Renal (Kidney) diseases in Indigenous Australians result in a substantial number of hospitalisations and high health care expenditure. Despite all Australians being entitled to health rights, as set out in the Australian Charter of Healthcare Rights (2008), renal health is a significant area where health disparities exist between Indigenous and non-Indigenous Australians (Northern Territory Renal Service Strategy, 2017-2022). A human rights-based approach is used for this research to understand the causes of renal health disparities.
This qualitative study aims to explore the extent to which Indigenous health rights are recognised and realised, as envisaged by the Australian Charter of Healthcare Rights, in the context of renal care, in the Northern Territory. The study is carried out in two parts: document analysis of renal health policies guiding service delivery, and interviews with Indigenous renal patients and renal nurses.

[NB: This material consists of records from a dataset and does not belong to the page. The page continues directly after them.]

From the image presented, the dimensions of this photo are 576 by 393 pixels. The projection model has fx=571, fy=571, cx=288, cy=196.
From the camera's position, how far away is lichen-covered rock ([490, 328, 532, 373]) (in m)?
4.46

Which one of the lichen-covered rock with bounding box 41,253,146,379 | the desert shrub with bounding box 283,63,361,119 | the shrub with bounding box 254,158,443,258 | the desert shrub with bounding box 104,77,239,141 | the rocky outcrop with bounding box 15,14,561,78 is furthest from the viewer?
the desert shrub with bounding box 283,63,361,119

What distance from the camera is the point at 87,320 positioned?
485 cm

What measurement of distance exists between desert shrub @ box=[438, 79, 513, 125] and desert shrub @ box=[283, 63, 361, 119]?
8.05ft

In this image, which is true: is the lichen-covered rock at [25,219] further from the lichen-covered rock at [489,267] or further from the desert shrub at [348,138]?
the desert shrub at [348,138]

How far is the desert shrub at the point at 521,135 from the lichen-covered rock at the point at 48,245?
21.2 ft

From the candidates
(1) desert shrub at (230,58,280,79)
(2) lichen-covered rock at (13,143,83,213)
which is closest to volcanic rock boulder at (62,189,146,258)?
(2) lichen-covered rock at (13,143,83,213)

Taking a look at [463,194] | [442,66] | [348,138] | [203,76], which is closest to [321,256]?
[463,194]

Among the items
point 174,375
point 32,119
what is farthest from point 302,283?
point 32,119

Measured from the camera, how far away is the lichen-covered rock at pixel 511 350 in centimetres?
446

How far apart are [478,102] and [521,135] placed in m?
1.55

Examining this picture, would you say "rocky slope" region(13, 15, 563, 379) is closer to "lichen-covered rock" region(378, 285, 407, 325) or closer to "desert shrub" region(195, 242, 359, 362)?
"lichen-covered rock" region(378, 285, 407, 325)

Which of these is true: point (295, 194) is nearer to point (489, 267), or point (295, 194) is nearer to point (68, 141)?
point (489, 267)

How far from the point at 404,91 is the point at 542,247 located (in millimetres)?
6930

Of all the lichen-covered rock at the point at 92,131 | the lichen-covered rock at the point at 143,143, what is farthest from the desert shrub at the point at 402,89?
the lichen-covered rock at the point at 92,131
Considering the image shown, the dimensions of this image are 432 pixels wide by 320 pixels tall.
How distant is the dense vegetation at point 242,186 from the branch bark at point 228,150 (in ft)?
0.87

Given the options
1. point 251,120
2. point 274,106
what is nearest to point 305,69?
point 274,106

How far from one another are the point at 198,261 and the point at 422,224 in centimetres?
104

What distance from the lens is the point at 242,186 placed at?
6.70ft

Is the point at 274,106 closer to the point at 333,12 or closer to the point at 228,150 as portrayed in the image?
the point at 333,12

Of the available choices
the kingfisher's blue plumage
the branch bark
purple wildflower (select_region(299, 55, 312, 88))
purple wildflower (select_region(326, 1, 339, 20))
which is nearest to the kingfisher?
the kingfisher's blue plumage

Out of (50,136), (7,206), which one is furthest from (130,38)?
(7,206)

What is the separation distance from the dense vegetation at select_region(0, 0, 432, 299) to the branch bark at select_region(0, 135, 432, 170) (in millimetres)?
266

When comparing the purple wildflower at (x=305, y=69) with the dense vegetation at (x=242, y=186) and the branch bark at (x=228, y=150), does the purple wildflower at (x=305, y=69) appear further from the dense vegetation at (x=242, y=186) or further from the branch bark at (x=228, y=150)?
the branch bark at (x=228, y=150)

The early findings indicate there are significant gaps in the three main attributes of health rights: access to safe and quality care, communication and participation in care, and cultural safety of care. Access to safe and quality health care, as a fundamental right, is not realised in terms of availability, acceptability and accessibility of renal care for Indigenous patients in the NT. Lack of open, clear, two-way communication, between Indigenous patients and health professionals, affect all aspects of renal care; and cultural safety and cultural respect are not an integral part of health care delivery.
The findings will inform recommendations to support the recognition and realisation of health rights for Indigenous patients in renal care policy and practice.